This study aimed to assess the telomere length and plasma telomere repeat-binding factor 2 (TRF2) levels in addition to other inflammatory markers in children with sickle cell disease (SCD).
We enrolled 106 children (90 SCD and 26 controls) aged 1–15 years from the Hematology unit of King Fahad Medical City (KFMC), Saudi Arabia. Genomic DNA extracted from blood and leukocyte TL was determined using quantitative reverse transcription PCR, whereas TRF2, C-reactive protein, interleukin-6, and DNA oxidative damage were determined by using respective commercially available assays.
Leukocyte TL was inversely correlated with age in the SCD patients (r = −0.24, P = 0.02) and the controls (r = −0.68, P < 0.0001). In addition, SCD patients had significantly shorter TL (7.74 ± 0.81 kb) (P = 0.003) than controls (8.28 ± 0.73 kb). In contrast, no significant difference in TL among the SCD genotypes (HbSS and HbSβ0) has been observed. A modest, positive correlation was seen between TL and reticulocyte % (r = 0.21; P = 0.06). There were no significant differences in the TL and TRF2 concentrations between subjects with HbSS and HbSβ0 genotypes.

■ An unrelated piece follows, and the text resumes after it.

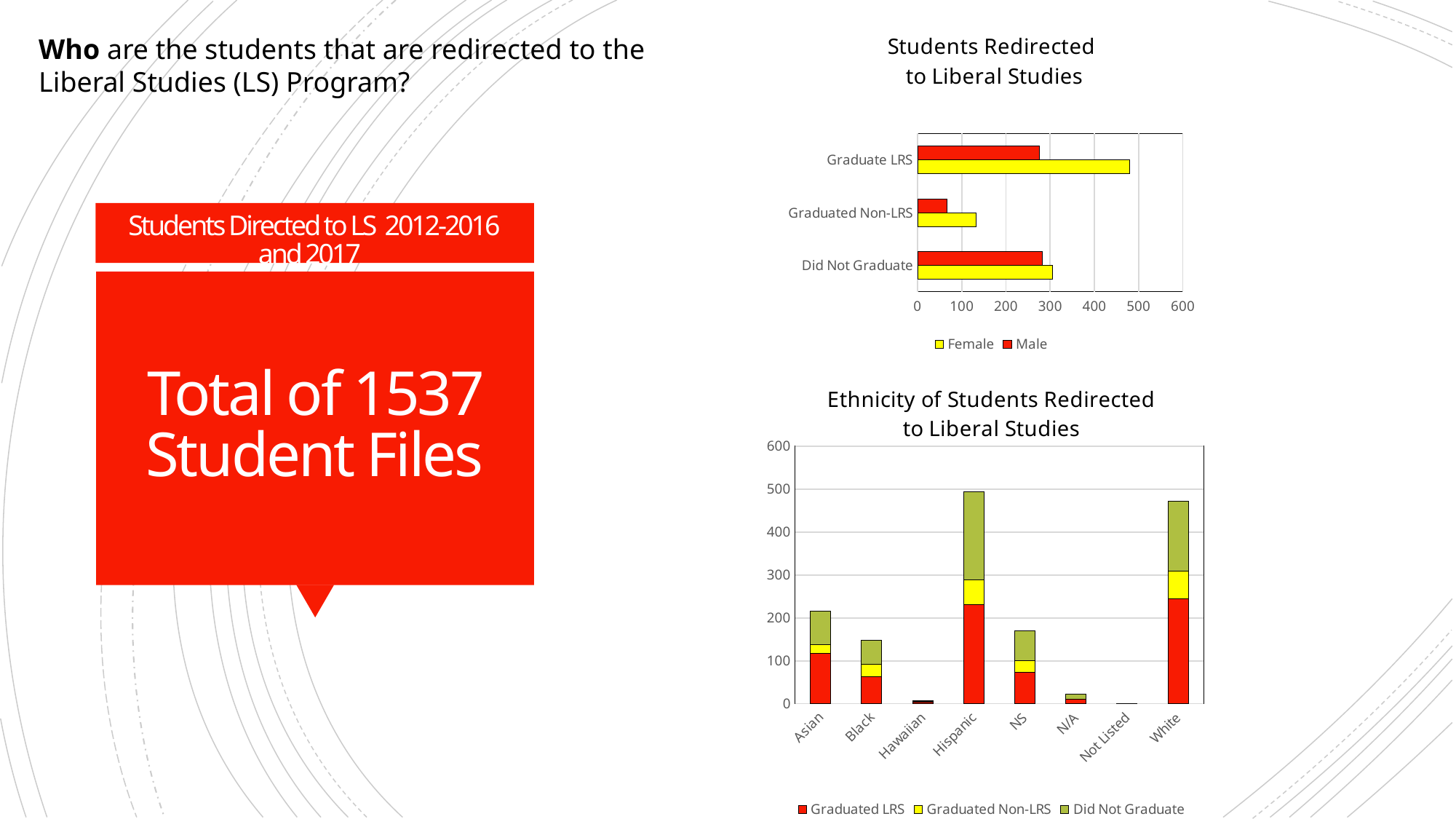
How many ethnicity categories are shown on the 'Ethnicity of Students Redirected to Liberal Studies' chart? 8 How many series does the legend of the 'Ethnicity of Students Redirected to Liberal Studies' chart list? 3 What kind of chart is the 'Students Redirected to Liberal Studies' chart? bar chart In the 'Ethnicity of Students Redirected to Liberal Studies' chart, which has the taller stacked bar, Asian or Black? Asian In the 'Ethnicity of Students Redirected to Liberal Studies' chart, which ethnicity has the tallest stacked bar? Hispanic In the 'Students Redirected to Liberal Studies' chart, which category has the highest Female value? Graduate LRS In the 'Ethnicity of Students Redirected to Liberal Studies' chart, is the total stacked bar for Hispanic greater or less than 400? greater In the 'Students Redirected to Liberal Studies' chart, which is larger for Graduate LRS, Female or Male? Female How many categories are shown on the 'Students Redirected to Liberal Studies' chart? 3 In the 'Students Redirected to Liberal Studies' chart, is the Male value for Graduated Non-LRS greater or less than 100? less How many series does the legend of the 'Students Redirected to Liberal Studies' chart list? 2 In the 'Students Redirected to Liberal Studies' chart, is the Female value for Graduate LRS greater or less than 400? greater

Short leukocyte TL was significantly associated with SCD. An inverse association was observed between TL and hemoglobin. Hydroxyurea treatment revealed no impact on TL.
This study explored the TL and plasma TRF2 in Saudi children with SCD. This is the first documentation that SCD children have shorter TL than their healthy counterparts, and no association between TL and TRF2 has been observed.
Hydroxyurea treatment showed no impact on TL in children with SCD.
This study is the first of its kind in children with SCD.
It will pave the way for another study with a larger sample size in a diverse population to scrutinize these findings better.